Por Santiago Rivadeneira Aguirre

Los independientes o los cualquiera, inauguraron en el país hace muchos años el ‘cualquierismo’ (un término muy propio de Pasolini) para dejar sentado que buscan aprovecharse de las circunstancias electorales para su propio beneficio. Algunas de sus posturas hasta tienen algo de comicidad y de simplicidad, cuando hablan de ‘independencia ideológica’ como el antídoto contra la  enfermedad de la política. La «independencia» tiene forma de vacuna y de protección, sobre todo porque es la manera astuta de decir que este sector flotante, puede inclinar decisiones a uno u otro lado de la balanza. Síntoma de esta mala presencia de la politiquería es el presunto independentismo, de quienes no vacilan en experimentar en ellos mismos la miseria de la cosificación en cualquiera de sus infelices conveniencias. 

La exuberancia expositiva y el exceso discursivo están ligados, de manera inexorable, al aparecimiento de lo banal y la domesticación de la política. Pero más allá de la versión excéntrica, ciertas posturas confluyen en una especie de interpretación secundaria del quehacer público corporizada en la figura de los independientes. ¿Quiénes son los emancipados? ¿Seres que alucinan o que promueven una visión periférica del mundo, que suscitan en la comunidad profundas sospechas de comportamiento? No son ni de aquí ni allá y, sin embargo, pretenden estar en medio de todo.

La naturaleza retroactiva de sus acciones, les obliga a mirar el pasado como una sustancia que envilece. Son de alguna manera los postmodernistas de la política ecuatoriana, porque las acciones y declaraciones de un independiente, siempre provocarán un tremendo desorden. Es decir, que ellos han cubierto el quehacer político del país de inestabilidad, de contubernio y de componendas. La política ecuatoriana acusa un incontrovertible apogeo de la puerilidad y la ambigüedad, no tanto por el enfrentamiento ideológico entre la oposición (con sus latentes y gastados matices) y el oficialismo, sino por la injerencia nefasta de estos árbitros. ¿Qué son? ¿Cómo están constituidos ideológicamente? ¿A quién obedecen? ¿A quién rinden cuentas?

Son sujetos aparentemente autónomos, victoriosos e insípidos, que siempre obtienen triunfos de virtud categórica incuestionable, porque pueden estar de acuerdo, como la divinidad absoluta, de lado de cualquiera. Ese rasgo teológico de su pensamiento, les convierte en narcisistas patológicos, que es como sabemos, la representación arrogante de la subjetividad que caracteriza a la sociedad de consumo. El independiente, por convicción y doctrina, es único, no especular, es decir que no tiene doble, escapa a la relación concertada, razón por la cual cree que desempeña un rol esencial en la vida política y en las decisiones parlamentarias. Circula y se mueve entre sus iguales en busca de su propio lugar. Goza sin embargo del acoso y del alago con la misma fruición.

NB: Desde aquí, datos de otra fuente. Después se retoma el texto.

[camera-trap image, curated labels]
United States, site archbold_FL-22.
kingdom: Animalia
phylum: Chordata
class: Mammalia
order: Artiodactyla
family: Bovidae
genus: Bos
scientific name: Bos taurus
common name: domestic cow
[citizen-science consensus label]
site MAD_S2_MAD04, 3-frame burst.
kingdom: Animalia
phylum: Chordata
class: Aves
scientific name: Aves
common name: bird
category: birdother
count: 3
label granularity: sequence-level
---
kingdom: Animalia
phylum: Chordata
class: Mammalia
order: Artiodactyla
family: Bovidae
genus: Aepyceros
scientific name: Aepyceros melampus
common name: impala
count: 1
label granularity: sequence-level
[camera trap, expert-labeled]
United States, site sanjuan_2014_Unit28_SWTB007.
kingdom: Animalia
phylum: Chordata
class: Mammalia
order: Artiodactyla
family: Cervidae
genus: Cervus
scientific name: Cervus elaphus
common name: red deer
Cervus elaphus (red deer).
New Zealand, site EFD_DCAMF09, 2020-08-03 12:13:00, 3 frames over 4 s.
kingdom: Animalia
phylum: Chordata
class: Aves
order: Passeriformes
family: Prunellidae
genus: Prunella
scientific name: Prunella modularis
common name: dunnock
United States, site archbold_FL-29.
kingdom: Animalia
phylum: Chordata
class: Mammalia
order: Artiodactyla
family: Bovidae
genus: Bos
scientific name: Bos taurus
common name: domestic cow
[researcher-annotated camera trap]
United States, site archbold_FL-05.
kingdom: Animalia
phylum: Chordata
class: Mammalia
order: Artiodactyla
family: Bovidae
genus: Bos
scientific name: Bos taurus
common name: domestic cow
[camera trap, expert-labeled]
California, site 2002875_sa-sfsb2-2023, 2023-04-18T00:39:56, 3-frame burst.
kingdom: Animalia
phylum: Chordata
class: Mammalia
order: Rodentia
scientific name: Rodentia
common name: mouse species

La paradoja de su función consiste en que, aunque solo es un resto del conjunto, un saldo «excrementicio» -como diría el psicoanálisis- opera premunido de su aparente o supuesta condición positiva para la consecución de sus propósitos. Es él mismo excluido e introducido como una falsa alternativa política. Los independientes constituyen la encarnación que da cuerpo al goce imposible que se alcanza con el ejercicio y la práctica de la transmutación y la fascinación ambigua.

Este sentido del sacrificio nunca queda exento de un subterráneo sabor amargo que se cubre, más temprano que tarde, con otros y nuevos llamados a cumplir con la impagable oblación. Los independientes presentifican la ausencia: de contenido, de sustancia, de horizonte. Lo concluyente es que, siendo un conglomerado poco definible en número y calidad, siempre es posible considerarlo como una especie de ilusorios demiurgos que examina hasta los más pequeños detalles, que jamás se equivoca cuando toma decisiones porque todas ellas están signadas por la ventura divina del acierto.

En un país sobrecogido por las contradicciones y las incertidumbres, el independiente es un ser que asume su rol como si fuera el guía de todos o el ejemplo de quien se siente predestinado a equilibrar el  mundo. El independiente está donde la oportunidad lo ubique. Es el bufón preferido del sistema y del poder, que ‘terroristamente’ y libre de vanidad señala la culpabilidad de otros, mientras promueve escándalos y agresiones. Es el conformismo y la funcionalidad de estos empollones que ahora mismo intentan salvar al banquero de la destitución en el juicio político de la Asamblea. Porque el otro bemol es el arribismo palingenético que permanece en sus cuerpos hasta las siguientes elecciones o el siguiente chantaje. Se dirá que hay excepciones, claro, que no anula el estatus extremista y reaccionario de aquellos que son asimilados por el sistema, aunque en los hechos muchas de sus acciones estén fuera del hábito moral de los electores.